Re: [htdig] Suse 6.2 + htdig 3.1.5: looping again


Subject: Re: [htdig] Suse 6.2 + htdig 3.1.5: looping again
From: Peter L. Peres (plp@actcom.co.il)
Date: Tue May 02 2000 - 13:41:12 PDT


Hi Gilles,

please see my other posting for more data.

On Tue, 2 May 2000, Gilles Detillieux wrote:

>> <I, plp, wrote:>
>>
>> Since I index some directory trees as is, they have the parent directory
>> entry. Now, some of the directories are NOT under the HTML document tree.
>> In fact, all the looping problems occur outside the normal HTML tree, in
>> directory index land. I have verified that the original Suse HTML docs can
>> be indexed cleanly in limited time (I use this as a test case).
>>
>> So there is a bug in there, but where ? What makes this part of the tree
>> different from all others ? Apache has fancy indexing turned on.
>
>What do you consider to be the "normal HTML tree"? Are you referring to
>a certain subsetof your whole web site, which is all you want to index?

Yes.

>If so, you probably need to make sure your limit_urls_to attribute is
>set to limit indexing to that sub-tree. If you mean the parent directory
>entries of some pages actually lead htdig right offthe server's DocumentRoot
>directory and into directories that are not supposed to be visible from
>a web browser, that really shouldn't be happening at all, unless you have
>seriously misconfigured your server. The parent directory links may lead
>backup to the DocumentRoot, but that should be it, so if you're indexing
>the whole HTML document tree from the DocumentRoot down, these links should
>not lead anywhere htdig hasn't already visited.
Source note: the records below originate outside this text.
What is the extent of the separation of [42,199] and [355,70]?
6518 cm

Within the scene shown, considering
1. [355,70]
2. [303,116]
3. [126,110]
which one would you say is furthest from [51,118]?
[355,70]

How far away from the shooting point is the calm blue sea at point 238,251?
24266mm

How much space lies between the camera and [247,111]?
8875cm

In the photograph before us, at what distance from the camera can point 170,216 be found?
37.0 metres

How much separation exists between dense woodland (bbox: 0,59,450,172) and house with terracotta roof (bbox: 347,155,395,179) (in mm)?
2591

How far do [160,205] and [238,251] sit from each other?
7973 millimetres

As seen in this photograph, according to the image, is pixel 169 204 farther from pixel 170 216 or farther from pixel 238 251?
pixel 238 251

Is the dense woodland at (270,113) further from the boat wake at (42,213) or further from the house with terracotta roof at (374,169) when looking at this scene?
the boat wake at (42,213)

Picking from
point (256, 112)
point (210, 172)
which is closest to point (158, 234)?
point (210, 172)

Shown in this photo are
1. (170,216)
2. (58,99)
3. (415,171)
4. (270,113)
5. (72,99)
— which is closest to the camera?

Aha. But they do, because I have added the documentation sections of some
packages and programs to the HTML system, mainly by making symbolic links
to them from under DocumentRoot. Those packages are not at all under
DocumentRoot. This cannot be helped, as I do not have the disk space to
duplicate everything, and some stuff is leaf-mounted or temporarily
mounted (cdroms), but there is an easy way to prevent htdig from seeing
the parent-links in ANY directory, and that would be a feature imho.
Please see my other posting.

I understand that htdig was never meant to be used like this, but, why not
? If you think about the parent directories that allow the filesystem to
be browsed, that's ok. Users can do that anyway from a shell if they want
to (on this machine). Files that should really not be seen, are protected
by their permissions, and the server won't serve them, and the users won't
be able to see them from their shells either, for the same reason.
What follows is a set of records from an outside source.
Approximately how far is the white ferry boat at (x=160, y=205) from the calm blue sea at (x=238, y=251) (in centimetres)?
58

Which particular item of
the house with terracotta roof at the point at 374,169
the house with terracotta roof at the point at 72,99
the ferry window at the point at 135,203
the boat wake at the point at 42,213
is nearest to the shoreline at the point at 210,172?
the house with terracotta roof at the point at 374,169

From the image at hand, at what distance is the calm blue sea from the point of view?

I really need htdig's capabilities for this, and I'd like to see other
documentations and source files etc, directly in a browser on the LAN.

>what the problem might be in your case, so a redesign of the retriever seems
>a tad premature.

Not redesign, a small feature addition ;-).

>Well, if all else fails, perhaps posting some concrete data will help.
>Taking shots in the dark can be surprisingly effective as long as you
>have good guesses, but we seem to be out of those now, so I think a more
>analytical approach is called for.
>
>A word of caution, though: your mailer seems to be dropping characters,
>as I can see spaces missing from the text you quoted from my previous
>message. You'll want to make sure any log extracts or other data you
>post to the list doesn't get similarly mangled.

This is strange. *I* do sometimes drop characters when typing 'fast' but
this is the first time I see missing characters in a quotation. I will
make some trials and see what happens. I've been using this mailer for
quite some time now (pine on linux). Please do let me know if anything
more strange shows up wrt this.

thanks,

        Peter

------------------------------------
To unsubscribe from the htdig mailing list, send a message to
htdig-unsubscribe@htdig.org
You will receive a message to confirm this.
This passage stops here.